## Short problem 1
In the review of three Malaysian films, name each film it discusses together with its director.
## Short problem 2
Decide whether each statement agrees with the review of three Malaysian films, and answer yes or no using the review's exact deciding words:
(a) In Pendatang, the girl found hiding in the attic is nicknamed "Panda."
(b) Adi is eager to apply for an IC.
(c) The Chinese title of Abang Adik translates to "The Youth of Pudu."
## Short problem 3
Write the next part of the review of three Malaysian films, picking up right after its final sentence.

## Passage provided

┄┄┄┄┄┄┄┄┄┄┄┄┄┄┄┄┄┄┄┄

Actually, more than you would think.

These are the protagonists of three Malaysian films released last year: Pendatang (directed by Ng Ken Kin), Abang Adik (directed by Jin Ong) and Maryam Pagi Ke Malam (directed by Badrul Hisham Ismail). It would be reductive to view them only through a political lens—yet it is interesting to note a common thread: each film explores the ways in which individuals survive, navigate or challenge the socio-legal systems they are trapped in.

Pendatang presents a future where Malaysia is parcelled of into race-specific areas. We learn that this development was triggered by an incident that happened on a particular September 27 (the characters refer to this as “927”, the same way May 13 is simply denoted as “513” in Chinese). In this segregated society, supplies are strictly rationed, the friendly neighbourhood watch is an armed militia, and movement is limited by curfews and barbed wires, Kampung Baru-style. The world-building is deliberate, evoking spectres from the past to warn us about the future.

A Chinese family moves into a Malay kampung house, still haunted by the belongings of its past inhabitants, where they later discover a Malay girl hiding in the attic (nicknamed “Panda”). The dilemma is clear: to turn her in and save their own skin, or try to smuggle her into the Malay area? As personal morals clash with official policies, the film suggests that what is legal is far from being right. The title also subverts the derogatory rhetoric surrounding the term “pendatang”, so often weaponised against racial minorities; here, the Malay child is the outsider who requires protection from the majority.

On the other hand, Abang Adik shows us the dystopia that exists here and now— of Malaysians who fall through the cracks of the nation’s identity registry. The power dynamics are brutal but complex. In the first scene, we see Adi, himself a stateless individual, working with a crime boss to extort more money in a migrant smuggling deal. When the cops come raiding, Adi is markedly a less vulnerable victim, since a photocopy of his birth certificate allows him to slip through the net that ensnares the undocumented migrants. (The Chinese title translates to “The Youth of Pudu”, which allows a more expansive interpretation than “Abang Adik”: throughout the film, we see migrant workers leap of rooftops, share food with Abang and rounded up like cattle during a midnight raid—we wonder: aren’t they, too, the youth of Pudu?)

Abang (big brother to Adi) encourages him to apply for an IC in order to obtain official citizenship; but Adi is vehemently resistant to the idea, since he would have to meet his estranged father to do so—this resistance leads to an abrupt turn to violence in the second act. The film’s core question: What kind of humanity can prevail in a system like this? And so it is most moving when it surprises us with tender moments: Abang’s short-lived romance with a girl from Myanmar, or the birthday party of a neighbour who acts as their mother figure—in this world, joy is not only possible, but also necessary.

┄┄┄┄┄┄┄┄┄┄┄┄┄┄┄┄┄┄┄┄

## Data records

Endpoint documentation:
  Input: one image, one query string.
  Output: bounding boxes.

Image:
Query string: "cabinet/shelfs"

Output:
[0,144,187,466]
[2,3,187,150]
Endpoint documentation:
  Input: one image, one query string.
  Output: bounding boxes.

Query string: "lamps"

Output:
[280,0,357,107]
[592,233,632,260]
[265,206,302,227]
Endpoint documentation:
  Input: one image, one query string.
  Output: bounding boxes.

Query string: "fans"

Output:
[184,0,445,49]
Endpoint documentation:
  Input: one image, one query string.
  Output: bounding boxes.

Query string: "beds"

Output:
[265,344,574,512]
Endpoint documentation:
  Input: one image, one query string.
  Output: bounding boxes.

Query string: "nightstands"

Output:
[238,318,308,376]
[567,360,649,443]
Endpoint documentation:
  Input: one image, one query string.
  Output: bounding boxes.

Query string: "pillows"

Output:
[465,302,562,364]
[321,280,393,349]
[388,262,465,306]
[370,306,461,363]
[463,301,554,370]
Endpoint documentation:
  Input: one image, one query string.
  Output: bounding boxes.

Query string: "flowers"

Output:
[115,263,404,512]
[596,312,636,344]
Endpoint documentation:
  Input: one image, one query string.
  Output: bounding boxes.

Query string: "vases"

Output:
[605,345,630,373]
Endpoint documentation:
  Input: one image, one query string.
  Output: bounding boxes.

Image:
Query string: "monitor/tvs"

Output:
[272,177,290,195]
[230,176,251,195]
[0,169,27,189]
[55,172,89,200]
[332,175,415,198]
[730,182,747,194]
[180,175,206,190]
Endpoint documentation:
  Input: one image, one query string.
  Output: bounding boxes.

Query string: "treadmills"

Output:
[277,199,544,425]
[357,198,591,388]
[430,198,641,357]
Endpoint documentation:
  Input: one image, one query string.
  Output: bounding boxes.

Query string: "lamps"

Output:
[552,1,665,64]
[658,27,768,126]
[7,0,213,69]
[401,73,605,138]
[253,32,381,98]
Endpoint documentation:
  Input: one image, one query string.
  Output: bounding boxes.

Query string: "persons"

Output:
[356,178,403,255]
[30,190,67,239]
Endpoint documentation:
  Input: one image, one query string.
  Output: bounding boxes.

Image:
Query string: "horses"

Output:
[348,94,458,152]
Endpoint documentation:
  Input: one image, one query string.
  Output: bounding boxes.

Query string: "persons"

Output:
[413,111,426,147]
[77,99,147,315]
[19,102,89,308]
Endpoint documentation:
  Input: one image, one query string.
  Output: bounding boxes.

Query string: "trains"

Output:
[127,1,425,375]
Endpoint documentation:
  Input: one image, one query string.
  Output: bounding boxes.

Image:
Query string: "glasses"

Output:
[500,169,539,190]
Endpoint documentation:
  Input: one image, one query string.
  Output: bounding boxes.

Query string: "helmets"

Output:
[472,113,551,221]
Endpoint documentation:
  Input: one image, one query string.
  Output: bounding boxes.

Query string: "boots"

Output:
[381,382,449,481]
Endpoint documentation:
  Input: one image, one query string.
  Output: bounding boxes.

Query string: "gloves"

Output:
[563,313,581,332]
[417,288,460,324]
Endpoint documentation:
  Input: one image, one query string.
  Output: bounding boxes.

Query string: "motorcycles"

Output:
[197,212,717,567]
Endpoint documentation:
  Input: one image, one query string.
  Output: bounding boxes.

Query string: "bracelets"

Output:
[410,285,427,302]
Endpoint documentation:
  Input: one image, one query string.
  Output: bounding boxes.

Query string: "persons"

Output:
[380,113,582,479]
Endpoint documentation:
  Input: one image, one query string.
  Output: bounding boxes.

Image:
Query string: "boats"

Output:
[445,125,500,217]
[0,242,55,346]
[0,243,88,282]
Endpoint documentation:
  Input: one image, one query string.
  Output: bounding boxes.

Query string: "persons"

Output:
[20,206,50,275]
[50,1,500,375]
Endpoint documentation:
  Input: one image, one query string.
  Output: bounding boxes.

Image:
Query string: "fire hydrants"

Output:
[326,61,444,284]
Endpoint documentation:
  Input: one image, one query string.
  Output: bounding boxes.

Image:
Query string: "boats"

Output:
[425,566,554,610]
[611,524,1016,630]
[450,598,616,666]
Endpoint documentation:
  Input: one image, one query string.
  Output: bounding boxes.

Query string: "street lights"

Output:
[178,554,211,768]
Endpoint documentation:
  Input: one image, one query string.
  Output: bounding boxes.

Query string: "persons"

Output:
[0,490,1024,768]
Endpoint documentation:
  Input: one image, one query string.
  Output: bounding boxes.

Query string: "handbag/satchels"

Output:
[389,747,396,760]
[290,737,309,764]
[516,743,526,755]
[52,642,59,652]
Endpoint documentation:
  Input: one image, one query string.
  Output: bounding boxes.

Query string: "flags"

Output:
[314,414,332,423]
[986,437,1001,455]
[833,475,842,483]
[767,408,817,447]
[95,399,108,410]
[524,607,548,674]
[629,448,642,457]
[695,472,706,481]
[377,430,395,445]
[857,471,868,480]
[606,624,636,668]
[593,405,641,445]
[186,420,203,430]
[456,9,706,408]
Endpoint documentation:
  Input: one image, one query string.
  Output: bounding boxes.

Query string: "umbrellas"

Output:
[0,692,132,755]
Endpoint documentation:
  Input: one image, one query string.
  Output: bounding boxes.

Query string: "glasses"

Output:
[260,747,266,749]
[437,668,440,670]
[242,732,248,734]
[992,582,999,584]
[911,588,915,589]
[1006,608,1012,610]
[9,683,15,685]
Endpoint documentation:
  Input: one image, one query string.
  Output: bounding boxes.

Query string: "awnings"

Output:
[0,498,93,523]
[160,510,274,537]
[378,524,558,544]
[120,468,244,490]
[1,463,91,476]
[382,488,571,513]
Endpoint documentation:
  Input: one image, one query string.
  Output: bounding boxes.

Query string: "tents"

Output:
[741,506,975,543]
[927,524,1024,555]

┄┄┄┄┄┄┄┄┄┄┄┄┄┄┄┄┄┄┄┄

## Expected answer 1
- Pendatang, directed by Ng Ken Kin
- Abang Adik, directed by Jin Ong
- Maryam Pagi Ke Malam, directed by Badrul Hisham Ismail

## Expected answer 2
(a) Yes: "where they later discover a Malay girl hiding in the attic (nicknamed “Panda”)"
(b) No: "but Adi is vehemently resistant to the idea"
(c) Yes: "The Chinese title translates to “The Youth of Pudu”"

## Expected answer 3
Maryam Pagi Ke Malam (Photo courtesy of Anomalous Films and Rhu Graha).

Marginalisation, however, does not just happen on the margins, as Maryam Pagi Ke Malam reminds us. The eponymous Maryam enjoys every privilege afforded to a woman of her standing—but she also suffers from the shackles of the same identities that bestow so much social status. The Kafkaesque process of getting approval for her marriage—because she is Malay, of royal blood and a woman—is documented over the course of a day. We experience Maryam’s growing frustration as she is subjected to demeaning questions and doubts, even from her closest friends. Racism, too, can be intersectional.

The film is incisive as satire, revealing the hypocrisies of those in power who proclaim moral superiority just to profit from it—this best exemplified by the Starbucks-sipping, Palestinian-flag-bearing ustaz. Notably, the only characters who sympathise with Maryam are those employed by her or her family: her personal assistant, the family tailor and her spunky lawyer. In the end, unable to even talk to her partner about her day, she is unutterably alone, even more so than Panda or Adi. (A friend pointed out how this comparison brings up questions of class solidarity—or the lack thereof…)

Abang Adik (Photo courtesy of MM2 Entertainment, More Entertainment and New Century Southward Development).

Hopeless or Not

So, if you are entangled in such a system, is there no way out? Pendatang suggests that such an artificial system would eventually collapse on itself. This collapse, though violent, seems like the only solution —hence the plot swerving into a barrage of shootouts, complete with a Mexican standoff.

In Abang Adik, no such dismantling occurs. The system is too big and merciless; the characters, ultimately powerless, can only take things one day at a time. Maryam’s final shot shows her the next morning, having to do battle all over again. Her raging against the machine continues; she, too, waits for a Godot of her own.

Though these three films may share thematic ground, their releases are starkly different. Abang Adik had a conventional cinema release (with unconventional success) after a triumphant run in Taiwan. Pendatang, billed as Malaysia’s first crowdfunded movie, premiered freely on YouTube—co-producer Amir Muhammad had to emphasise that this was not done to avoid censorship so much as to make it widely accessible. And Maryam? Given that it unabashedly tackles the three R’s (race, religion, royalty), it is no surprise that it has only been shown at international film festivals and private screenings.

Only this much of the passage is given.